### INFORMATION GIVEN:
+++

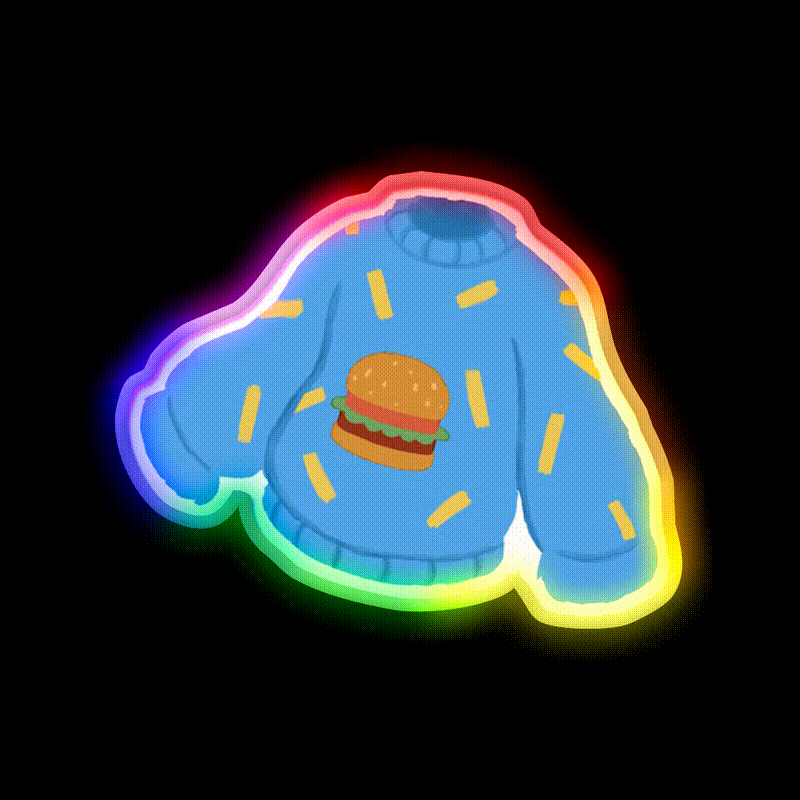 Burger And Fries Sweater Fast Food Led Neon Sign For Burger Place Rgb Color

+++

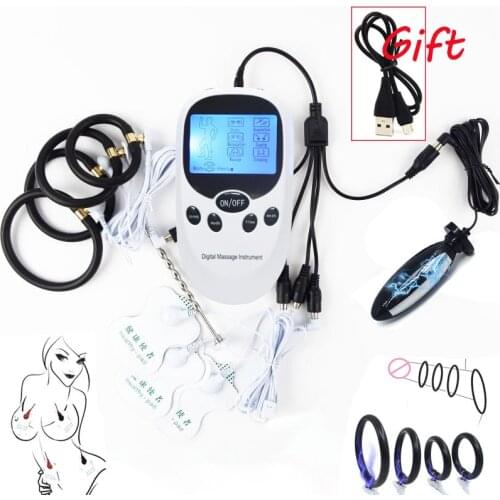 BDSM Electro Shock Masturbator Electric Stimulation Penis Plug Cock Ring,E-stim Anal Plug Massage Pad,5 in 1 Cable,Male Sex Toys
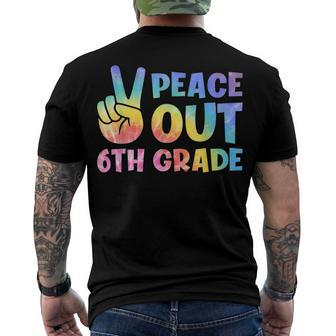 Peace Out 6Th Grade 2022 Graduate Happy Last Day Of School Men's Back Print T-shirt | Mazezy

+++

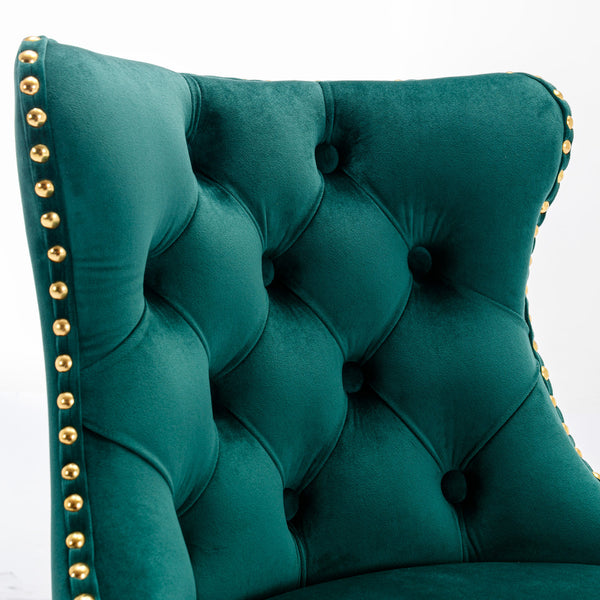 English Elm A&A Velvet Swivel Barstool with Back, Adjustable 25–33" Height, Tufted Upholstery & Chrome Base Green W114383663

+++

### GOAL OF THE EXERCISE:
From the records above, transcribe exactly the lines starting at the one containing "BDSM Electro Shock" and ending at the one containing "Peace Out 6Th". Skip the pictures.

### PROBLEM SOLUTION:
 BDSM Electro Shock Masturbator Electric Stimulation Penis Plug Cock Ring,E-stim Anal Plug Massage Pad,5 in 1 Cable,Male Sex Toys
 Peace Out 6Th Grade 2022 Graduate Happy Last Day Of School Men's Back Print T-shirt | Mazezy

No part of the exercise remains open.